--- Start ---
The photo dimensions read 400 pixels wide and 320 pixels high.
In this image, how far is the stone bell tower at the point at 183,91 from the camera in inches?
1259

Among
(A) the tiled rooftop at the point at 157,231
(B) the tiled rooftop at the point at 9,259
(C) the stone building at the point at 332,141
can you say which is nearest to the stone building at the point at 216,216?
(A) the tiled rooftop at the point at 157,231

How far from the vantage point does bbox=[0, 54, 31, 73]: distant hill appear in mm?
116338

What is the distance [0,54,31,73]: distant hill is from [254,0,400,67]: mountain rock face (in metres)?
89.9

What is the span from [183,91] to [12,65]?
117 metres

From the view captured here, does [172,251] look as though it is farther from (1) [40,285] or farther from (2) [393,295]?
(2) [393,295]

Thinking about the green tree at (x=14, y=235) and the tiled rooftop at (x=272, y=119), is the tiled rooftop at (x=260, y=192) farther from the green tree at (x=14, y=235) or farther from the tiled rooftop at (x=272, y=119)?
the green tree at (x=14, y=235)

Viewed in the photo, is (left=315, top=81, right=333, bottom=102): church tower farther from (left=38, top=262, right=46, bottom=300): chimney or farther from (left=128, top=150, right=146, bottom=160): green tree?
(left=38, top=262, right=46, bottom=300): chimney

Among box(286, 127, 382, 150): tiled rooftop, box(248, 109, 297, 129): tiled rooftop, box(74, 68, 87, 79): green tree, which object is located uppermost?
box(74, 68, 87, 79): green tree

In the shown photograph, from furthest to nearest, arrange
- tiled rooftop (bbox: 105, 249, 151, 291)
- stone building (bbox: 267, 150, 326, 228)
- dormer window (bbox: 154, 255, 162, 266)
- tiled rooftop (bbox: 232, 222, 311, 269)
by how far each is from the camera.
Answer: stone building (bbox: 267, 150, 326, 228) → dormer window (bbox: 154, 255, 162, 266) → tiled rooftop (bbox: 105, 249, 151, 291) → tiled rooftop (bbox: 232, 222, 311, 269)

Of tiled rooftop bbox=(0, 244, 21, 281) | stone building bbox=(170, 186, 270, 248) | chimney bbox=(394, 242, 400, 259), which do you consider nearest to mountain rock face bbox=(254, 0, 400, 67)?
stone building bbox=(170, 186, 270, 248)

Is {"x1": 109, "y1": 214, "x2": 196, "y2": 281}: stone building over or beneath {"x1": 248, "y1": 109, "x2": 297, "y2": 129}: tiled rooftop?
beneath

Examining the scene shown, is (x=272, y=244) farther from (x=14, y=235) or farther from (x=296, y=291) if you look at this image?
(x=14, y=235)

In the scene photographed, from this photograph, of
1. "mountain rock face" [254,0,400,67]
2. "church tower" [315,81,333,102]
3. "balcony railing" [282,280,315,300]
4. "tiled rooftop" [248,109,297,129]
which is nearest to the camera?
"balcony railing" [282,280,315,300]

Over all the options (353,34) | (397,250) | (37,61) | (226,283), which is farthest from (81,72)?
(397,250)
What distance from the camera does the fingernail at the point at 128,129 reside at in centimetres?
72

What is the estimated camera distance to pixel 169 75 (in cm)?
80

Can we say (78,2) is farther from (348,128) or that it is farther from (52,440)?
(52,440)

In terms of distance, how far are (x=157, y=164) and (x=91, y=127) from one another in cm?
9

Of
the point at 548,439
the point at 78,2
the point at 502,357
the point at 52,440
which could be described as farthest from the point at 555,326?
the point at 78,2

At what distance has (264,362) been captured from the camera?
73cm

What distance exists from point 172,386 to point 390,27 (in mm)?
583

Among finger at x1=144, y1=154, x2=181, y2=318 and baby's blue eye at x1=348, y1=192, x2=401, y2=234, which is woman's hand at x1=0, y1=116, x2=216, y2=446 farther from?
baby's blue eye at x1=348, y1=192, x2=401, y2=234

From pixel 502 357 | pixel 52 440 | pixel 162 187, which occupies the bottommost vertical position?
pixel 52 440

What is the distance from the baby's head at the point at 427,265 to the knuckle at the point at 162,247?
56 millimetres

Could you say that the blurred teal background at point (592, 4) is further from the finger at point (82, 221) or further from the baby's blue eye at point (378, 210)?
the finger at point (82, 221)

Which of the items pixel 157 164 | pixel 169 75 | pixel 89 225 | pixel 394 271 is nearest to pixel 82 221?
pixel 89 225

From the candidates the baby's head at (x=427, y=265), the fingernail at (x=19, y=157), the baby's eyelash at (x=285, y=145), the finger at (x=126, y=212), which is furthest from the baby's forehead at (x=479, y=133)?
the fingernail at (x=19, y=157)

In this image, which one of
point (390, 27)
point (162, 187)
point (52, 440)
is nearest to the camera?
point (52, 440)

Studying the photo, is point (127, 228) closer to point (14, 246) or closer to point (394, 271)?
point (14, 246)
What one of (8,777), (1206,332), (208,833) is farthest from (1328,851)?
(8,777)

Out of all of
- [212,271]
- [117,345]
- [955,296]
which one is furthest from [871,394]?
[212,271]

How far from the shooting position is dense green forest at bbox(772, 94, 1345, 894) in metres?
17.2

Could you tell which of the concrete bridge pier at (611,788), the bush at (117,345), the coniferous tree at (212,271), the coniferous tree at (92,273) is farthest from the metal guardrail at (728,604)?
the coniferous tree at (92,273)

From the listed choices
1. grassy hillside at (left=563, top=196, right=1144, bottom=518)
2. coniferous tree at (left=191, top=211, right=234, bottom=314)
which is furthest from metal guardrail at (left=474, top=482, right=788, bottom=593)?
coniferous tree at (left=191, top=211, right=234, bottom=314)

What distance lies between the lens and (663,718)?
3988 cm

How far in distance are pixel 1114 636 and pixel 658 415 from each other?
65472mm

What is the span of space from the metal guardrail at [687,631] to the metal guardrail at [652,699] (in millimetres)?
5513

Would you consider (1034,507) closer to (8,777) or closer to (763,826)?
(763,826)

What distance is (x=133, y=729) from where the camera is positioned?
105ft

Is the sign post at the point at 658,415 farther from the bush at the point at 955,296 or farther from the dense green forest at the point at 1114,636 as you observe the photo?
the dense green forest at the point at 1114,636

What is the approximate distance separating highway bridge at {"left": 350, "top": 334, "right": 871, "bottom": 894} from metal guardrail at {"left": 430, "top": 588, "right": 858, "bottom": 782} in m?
--- End ---
**Problem details**
Rewrite all the rows above, switching "mountain rock face" to "cliff face" and leaving everything else unchanged.

**Solution**
The photo dimensions read 400 pixels wide and 320 pixels high.
In this image, how far is the stone bell tower at the point at 183,91 from the camera in inches?
1259

Among
(A) the tiled rooftop at the point at 157,231
(B) the tiled rooftop at the point at 9,259
(C) the stone building at the point at 332,141
can you say which is nearest to the stone building at the point at 216,216?
(A) the tiled rooftop at the point at 157,231

How far from the vantage point does bbox=[0, 54, 31, 73]: distant hill appear in mm?
116338

What is the distance [0,54,31,73]: distant hill is from [254,0,400,67]: cliff face (in metres)?
89.9

What is the span from [183,91] to [12,65]?
117 metres

From the view captured here, does [172,251] look as though it is farther from (1) [40,285] or farther from (2) [393,295]?
(2) [393,295]

Thinking about the green tree at (x=14, y=235) and the tiled rooftop at (x=272, y=119), is the tiled rooftop at (x=260, y=192) farther from the green tree at (x=14, y=235) or farther from the tiled rooftop at (x=272, y=119)?
the green tree at (x=14, y=235)

Viewed in the photo, is (left=315, top=81, right=333, bottom=102): church tower farther from (left=38, top=262, right=46, bottom=300): chimney or farther from (left=128, top=150, right=146, bottom=160): green tree?
(left=38, top=262, right=46, bottom=300): chimney

Among box(286, 127, 382, 150): tiled rooftop, box(248, 109, 297, 129): tiled rooftop, box(74, 68, 87, 79): green tree, which object is located uppermost?
box(74, 68, 87, 79): green tree

In the shown photograph, from furthest to nearest, arrange
- tiled rooftop (bbox: 105, 249, 151, 291)
- stone building (bbox: 267, 150, 326, 228)
- dormer window (bbox: 154, 255, 162, 266)
- tiled rooftop (bbox: 232, 222, 311, 269)
by how far each is from the camera.
Answer: stone building (bbox: 267, 150, 326, 228) → dormer window (bbox: 154, 255, 162, 266) → tiled rooftop (bbox: 105, 249, 151, 291) → tiled rooftop (bbox: 232, 222, 311, 269)

Of tiled rooftop bbox=(0, 244, 21, 281) | stone building bbox=(170, 186, 270, 248) | chimney bbox=(394, 242, 400, 259), which do you consider nearest to cliff face bbox=(254, 0, 400, 67)?
stone building bbox=(170, 186, 270, 248)

Is {"x1": 109, "y1": 214, "x2": 196, "y2": 281}: stone building over or beneath {"x1": 248, "y1": 109, "x2": 297, "y2": 129}: tiled rooftop?
beneath

Examining the scene shown, is (x=272, y=244) farther from (x=14, y=235) or farther from (x=296, y=291) if you look at this image?
(x=14, y=235)

In the scene photographed, from this photograph, of
1. "cliff face" [254,0,400,67]
2. "church tower" [315,81,333,102]
3. "balcony railing" [282,280,315,300]
4. "tiled rooftop" [248,109,297,129]
which is nearest to the camera?
"balcony railing" [282,280,315,300]

Over all the options (353,34) | (397,250) | (37,61) | (226,283), which is farthest from (81,72)?
(397,250)
What distance from the camera does the fingernail at the point at 128,129 reside at in centimetres?
72

What is the estimated camera distance to pixel 169 75 (in cm)?
80

Can we say (78,2) is farther from (348,128) or that it is farther from (52,440)?
(52,440)

In terms of distance, how far are (x=157, y=164) and (x=91, y=127) from one another in cm?
9

Of
the point at 548,439
the point at 78,2
the point at 502,357
the point at 52,440
which could be described as farthest from the point at 555,326?
the point at 78,2

At what distance has (264,362) been captured from the camera?
73cm

What distance exists from point 172,386 to point 390,27 (in mm)?
583

Among finger at x1=144, y1=154, x2=181, y2=318 and baby's blue eye at x1=348, y1=192, x2=401, y2=234, which is woman's hand at x1=0, y1=116, x2=216, y2=446 farther from?
baby's blue eye at x1=348, y1=192, x2=401, y2=234

From pixel 502 357 | pixel 52 440 | pixel 162 187, which occupies the bottommost vertical position?
pixel 52 440

What is the distance from the baby's head at the point at 427,265 to the knuckle at the point at 162,247?
56 millimetres

Could you say that the blurred teal background at point (592, 4) is further from the finger at point (82, 221) or further from the baby's blue eye at point (378, 210)?
the finger at point (82, 221)

Which of the items pixel 157 164 | pixel 169 75 | pixel 89 225 | pixel 394 271 is nearest to pixel 82 221?
pixel 89 225

From the candidates the baby's head at (x=427, y=265), the fingernail at (x=19, y=157), the baby's eyelash at (x=285, y=145), the finger at (x=126, y=212), which is furthest from the baby's forehead at (x=479, y=133)?
the fingernail at (x=19, y=157)

In this image, which one of
point (390, 27)
point (162, 187)
point (52, 440)
is nearest to the camera?
point (52, 440)

Studying the photo, is point (127, 228) closer to point (14, 246) or closer to point (394, 271)?
point (14, 246)
What one of (8,777), (1206,332), (208,833) is farthest from (1328,851)?
(8,777)

Out of all of
- [212,271]
- [117,345]
- [955,296]
which one is furthest from [871,394]?
[212,271]

How far from the shooting position is dense green forest at bbox(772, 94, 1345, 894) in metres?
17.2

Could you tell which of the concrete bridge pier at (611,788), the bush at (117,345), the coniferous tree at (212,271), the coniferous tree at (92,273) is farthest from the metal guardrail at (728,604)?
the coniferous tree at (92,273)

From the listed choices
1. grassy hillside at (left=563, top=196, right=1144, bottom=518)
2. coniferous tree at (left=191, top=211, right=234, bottom=314)
which is furthest from metal guardrail at (left=474, top=482, right=788, bottom=593)?
coniferous tree at (left=191, top=211, right=234, bottom=314)

What distance lies between the lens and (663,718)?
3988 cm

How far in distance are pixel 1114 636 and pixel 658 415 from each other?
65472mm

What is the span of space from the metal guardrail at [687,631] to the metal guardrail at [652,699] (in millimetres)?
5513

Would you consider (1034,507) closer to (8,777) or closer to (763,826)?
(763,826)

What distance is (x=133, y=729) from where the camera is positioned?
105ft

Is the sign post at the point at 658,415 farther from the bush at the point at 955,296 or farther from the dense green forest at the point at 1114,636 as you observe the photo?
the dense green forest at the point at 1114,636

What is the approximate distance separating highway bridge at {"left": 350, "top": 334, "right": 871, "bottom": 894} from metal guardrail at {"left": 430, "top": 588, "right": 858, "bottom": 782} in m?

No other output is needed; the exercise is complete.